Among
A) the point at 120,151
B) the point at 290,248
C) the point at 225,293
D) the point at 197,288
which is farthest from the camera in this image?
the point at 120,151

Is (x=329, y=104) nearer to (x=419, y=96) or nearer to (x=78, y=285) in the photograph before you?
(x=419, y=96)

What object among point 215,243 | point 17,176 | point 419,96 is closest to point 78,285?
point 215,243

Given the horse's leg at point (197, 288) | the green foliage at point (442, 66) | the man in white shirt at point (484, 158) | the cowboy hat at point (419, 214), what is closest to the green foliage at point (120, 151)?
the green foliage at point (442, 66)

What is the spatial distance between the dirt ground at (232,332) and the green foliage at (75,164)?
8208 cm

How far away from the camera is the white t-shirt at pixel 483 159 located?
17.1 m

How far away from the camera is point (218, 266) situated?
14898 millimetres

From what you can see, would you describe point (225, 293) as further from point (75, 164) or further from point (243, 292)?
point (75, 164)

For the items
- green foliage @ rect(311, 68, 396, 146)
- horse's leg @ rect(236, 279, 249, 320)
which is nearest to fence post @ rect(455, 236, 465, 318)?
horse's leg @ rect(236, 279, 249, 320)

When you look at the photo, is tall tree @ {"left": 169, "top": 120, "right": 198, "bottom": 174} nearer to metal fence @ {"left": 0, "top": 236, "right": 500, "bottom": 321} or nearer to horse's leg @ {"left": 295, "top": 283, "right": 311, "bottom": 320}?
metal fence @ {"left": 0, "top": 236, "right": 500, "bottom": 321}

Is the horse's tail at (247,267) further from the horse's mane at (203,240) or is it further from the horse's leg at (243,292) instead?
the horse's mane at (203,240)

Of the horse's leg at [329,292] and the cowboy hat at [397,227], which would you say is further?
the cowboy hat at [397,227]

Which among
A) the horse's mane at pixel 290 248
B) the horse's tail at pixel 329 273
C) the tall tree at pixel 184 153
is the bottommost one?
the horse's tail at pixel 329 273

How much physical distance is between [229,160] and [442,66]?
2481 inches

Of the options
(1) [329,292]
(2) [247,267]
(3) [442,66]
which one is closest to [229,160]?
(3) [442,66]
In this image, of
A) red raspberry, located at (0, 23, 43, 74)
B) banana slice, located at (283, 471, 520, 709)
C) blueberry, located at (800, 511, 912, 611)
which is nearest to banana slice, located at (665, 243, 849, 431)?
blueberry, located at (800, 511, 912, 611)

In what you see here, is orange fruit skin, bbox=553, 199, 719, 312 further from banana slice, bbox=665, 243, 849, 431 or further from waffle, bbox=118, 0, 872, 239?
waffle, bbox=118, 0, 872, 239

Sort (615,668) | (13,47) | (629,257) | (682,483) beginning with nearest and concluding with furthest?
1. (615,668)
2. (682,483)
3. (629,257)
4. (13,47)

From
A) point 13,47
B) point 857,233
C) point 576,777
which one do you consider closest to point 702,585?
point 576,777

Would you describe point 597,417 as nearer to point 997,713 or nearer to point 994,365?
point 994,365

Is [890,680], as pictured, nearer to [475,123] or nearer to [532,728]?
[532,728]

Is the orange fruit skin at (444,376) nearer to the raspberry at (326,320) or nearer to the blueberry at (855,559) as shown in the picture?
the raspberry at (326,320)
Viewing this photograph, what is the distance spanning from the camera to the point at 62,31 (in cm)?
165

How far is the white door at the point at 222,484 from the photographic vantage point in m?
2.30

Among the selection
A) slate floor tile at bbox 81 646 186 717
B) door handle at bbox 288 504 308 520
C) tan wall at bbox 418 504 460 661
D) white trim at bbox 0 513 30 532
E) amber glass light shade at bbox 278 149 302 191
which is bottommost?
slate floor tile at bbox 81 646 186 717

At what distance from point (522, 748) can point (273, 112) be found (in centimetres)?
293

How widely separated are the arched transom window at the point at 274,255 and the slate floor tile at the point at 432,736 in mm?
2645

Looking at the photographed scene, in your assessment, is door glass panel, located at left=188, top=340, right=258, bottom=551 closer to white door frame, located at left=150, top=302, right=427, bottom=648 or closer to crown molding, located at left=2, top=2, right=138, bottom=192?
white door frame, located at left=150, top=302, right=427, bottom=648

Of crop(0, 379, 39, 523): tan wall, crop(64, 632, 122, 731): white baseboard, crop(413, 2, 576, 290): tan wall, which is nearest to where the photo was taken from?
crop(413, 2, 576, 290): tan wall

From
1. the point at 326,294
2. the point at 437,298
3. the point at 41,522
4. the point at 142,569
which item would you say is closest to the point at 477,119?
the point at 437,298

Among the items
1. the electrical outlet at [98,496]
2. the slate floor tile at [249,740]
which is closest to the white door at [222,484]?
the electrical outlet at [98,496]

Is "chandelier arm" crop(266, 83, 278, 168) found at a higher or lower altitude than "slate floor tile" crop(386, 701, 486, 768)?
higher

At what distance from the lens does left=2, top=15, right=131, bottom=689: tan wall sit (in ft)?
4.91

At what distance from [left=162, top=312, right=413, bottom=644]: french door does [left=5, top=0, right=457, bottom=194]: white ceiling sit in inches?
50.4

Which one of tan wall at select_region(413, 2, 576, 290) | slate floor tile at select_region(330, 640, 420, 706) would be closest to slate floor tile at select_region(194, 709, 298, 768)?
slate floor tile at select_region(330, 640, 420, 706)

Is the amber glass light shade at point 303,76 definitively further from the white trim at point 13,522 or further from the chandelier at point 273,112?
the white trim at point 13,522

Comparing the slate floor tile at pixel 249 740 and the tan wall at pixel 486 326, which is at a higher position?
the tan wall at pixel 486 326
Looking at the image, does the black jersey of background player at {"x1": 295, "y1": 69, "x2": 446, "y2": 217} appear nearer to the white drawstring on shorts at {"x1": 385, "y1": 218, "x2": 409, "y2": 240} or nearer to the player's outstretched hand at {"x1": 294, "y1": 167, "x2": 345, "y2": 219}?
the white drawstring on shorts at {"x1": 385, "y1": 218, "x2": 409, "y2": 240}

- - -

**Work instructions**
Copy out the lines of the material word for word, from the line containing "From what you" through the line containing "2481 inches", both included.

**Output of the task**
From what you can see, would you describe point (225, 293) as further from point (75, 164) or further from point (243, 292)?
point (75, 164)

For the items
- green foliage @ rect(311, 68, 396, 146)
- horse's leg @ rect(236, 279, 249, 320)
which is nearest to fence post @ rect(455, 236, 465, 318)?
horse's leg @ rect(236, 279, 249, 320)

When you look at the photo, is tall tree @ {"left": 169, "top": 120, "right": 198, "bottom": 174} nearer to metal fence @ {"left": 0, "top": 236, "right": 500, "bottom": 321} or nearer to horse's leg @ {"left": 295, "top": 283, "right": 311, "bottom": 320}?
metal fence @ {"left": 0, "top": 236, "right": 500, "bottom": 321}

Is the horse's tail at (247,267) further from the horse's mane at (203,240) or is it further from the horse's leg at (243,292) instead?
the horse's mane at (203,240)

Of the horse's leg at [329,292] and the cowboy hat at [397,227], which would you say is further?
the cowboy hat at [397,227]

Which among
A) the horse's mane at pixel 290 248
B) the horse's tail at pixel 329 273
C) the tall tree at pixel 184 153
is the bottommost one?
the horse's tail at pixel 329 273

How much physical distance is between [229,160] and [442,66]?
2481 inches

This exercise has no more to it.